_Task objective_. Write out every line of the listing below as a numbered list, omitting the blank lines.

Collected data entries
******

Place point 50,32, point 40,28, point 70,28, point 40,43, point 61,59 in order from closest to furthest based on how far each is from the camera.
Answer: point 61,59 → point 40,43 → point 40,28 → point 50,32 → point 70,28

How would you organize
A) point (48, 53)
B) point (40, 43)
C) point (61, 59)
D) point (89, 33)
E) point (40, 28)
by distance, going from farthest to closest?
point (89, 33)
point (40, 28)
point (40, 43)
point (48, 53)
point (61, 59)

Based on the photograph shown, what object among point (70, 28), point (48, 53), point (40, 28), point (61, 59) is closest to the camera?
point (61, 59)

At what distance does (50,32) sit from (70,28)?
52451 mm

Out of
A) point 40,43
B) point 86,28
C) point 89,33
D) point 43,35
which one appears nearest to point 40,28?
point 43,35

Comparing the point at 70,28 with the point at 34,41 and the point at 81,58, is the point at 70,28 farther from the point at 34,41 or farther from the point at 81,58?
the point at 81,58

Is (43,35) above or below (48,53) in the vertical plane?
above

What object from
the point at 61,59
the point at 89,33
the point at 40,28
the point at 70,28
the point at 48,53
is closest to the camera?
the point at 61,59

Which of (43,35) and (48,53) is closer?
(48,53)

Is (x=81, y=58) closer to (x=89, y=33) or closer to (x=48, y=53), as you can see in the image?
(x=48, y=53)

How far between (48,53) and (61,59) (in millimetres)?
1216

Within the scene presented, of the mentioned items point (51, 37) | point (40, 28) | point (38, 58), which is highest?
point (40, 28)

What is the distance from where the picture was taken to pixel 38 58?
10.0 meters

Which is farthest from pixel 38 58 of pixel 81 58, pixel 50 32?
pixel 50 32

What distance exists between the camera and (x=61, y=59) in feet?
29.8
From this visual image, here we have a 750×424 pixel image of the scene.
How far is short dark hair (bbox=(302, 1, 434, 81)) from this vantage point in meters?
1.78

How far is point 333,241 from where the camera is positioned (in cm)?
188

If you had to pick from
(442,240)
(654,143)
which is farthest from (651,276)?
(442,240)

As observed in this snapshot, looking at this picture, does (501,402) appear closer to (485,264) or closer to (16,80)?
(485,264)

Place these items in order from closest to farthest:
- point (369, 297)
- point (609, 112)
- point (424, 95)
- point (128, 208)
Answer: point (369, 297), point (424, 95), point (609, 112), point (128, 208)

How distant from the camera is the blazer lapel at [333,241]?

******

_Result_.
1. Place point 50,32, point 40,28, point 70,28, point 40,43, point 61,59 in order from closest to furthest based on how far each is from the camera.
2. Answer: point 61,59 → point 40,43 → point 40,28 → point 50,32 → point 70,28
3. How would you organize
4. A) point (48, 53)
5. B) point (40, 43)
6. C) point (61, 59)
7. D) point (89, 33)
8. E) point (40, 28)
9. by distance, going from farthest to closest?
10. point (89, 33)
11. point (40, 28)
12. point (40, 43)
13. point (48, 53)
14. point (61, 59)
15. Based on the photograph shown, what object among point (70, 28), point (48, 53), point (40, 28), point (61, 59) is closest to the camera?
16. point (61, 59)
17. At what distance does (50,32) sit from (70,28)?
18. 52451 mm
19. Out of
20. A) point 40,43
21. B) point 86,28
22. C) point 89,33
23. D) point 43,35
24. which one appears nearest to point 40,28?
25. point 43,35
26. Comparing the point at 70,28 with the point at 34,41 and the point at 81,58, is the point at 70,28 farther from the point at 34,41 or farther from the point at 81,58?
27. the point at 81,58
28. Is (43,35) above or below (48,53) in the vertical plane?
29. above
30. What object from
31. the point at 61,59
32. the point at 89,33
33. the point at 40,28
34. the point at 70,28
35. the point at 48,53
36. is closest to the camera?
37. the point at 61,59
38. Which of (43,35) and (48,53) is closer?
39. (48,53)
40. Is (x=81, y=58) closer to (x=89, y=33) or closer to (x=48, y=53), as you can see in the image?
41. (x=48, y=53)
42. How far between (48,53) and (61,59) (in millimetres)?
43. 1216
44. Within the scene presented, of the mentioned items point (51, 37) | point (40, 28) | point (38, 58), which is highest?
45. point (40, 28)
46. What is the distance from where the picture was taken to pixel 38 58?
47. 10.0 meters
48. Which is farthest from pixel 38 58 of pixel 81 58, pixel 50 32?
49. pixel 50 32
50. What distance exists between the camera and (x=61, y=59) in feet?
51. 29.8
52. From this visual image, here we have a 750×424 pixel image of the scene.
53. How far is short dark hair (bbox=(302, 1, 434, 81)) from this vantage point in meters?
54. 1.78
55. How far is point 333,241 from where the camera is positioned (in cm)?
56. 188
57. If you had to pick from
58. (442,240)
59. (654,143)
60. which is farthest from (651,276)?
61. (442,240)
62. As observed in this snapshot, looking at this picture, does (501,402) appear closer to (485,264) or closer to (16,80)?
63. (485,264)
64. Place these items in order from closest to farthest:
65. - point (369, 297)
66. - point (609, 112)
67. - point (424, 95)
68. - point (128, 208)
69. Answer: point (369, 297), point (424, 95), point (609, 112), point (128, 208)
70. How distant from the camera is the blazer lapel at [333,241]?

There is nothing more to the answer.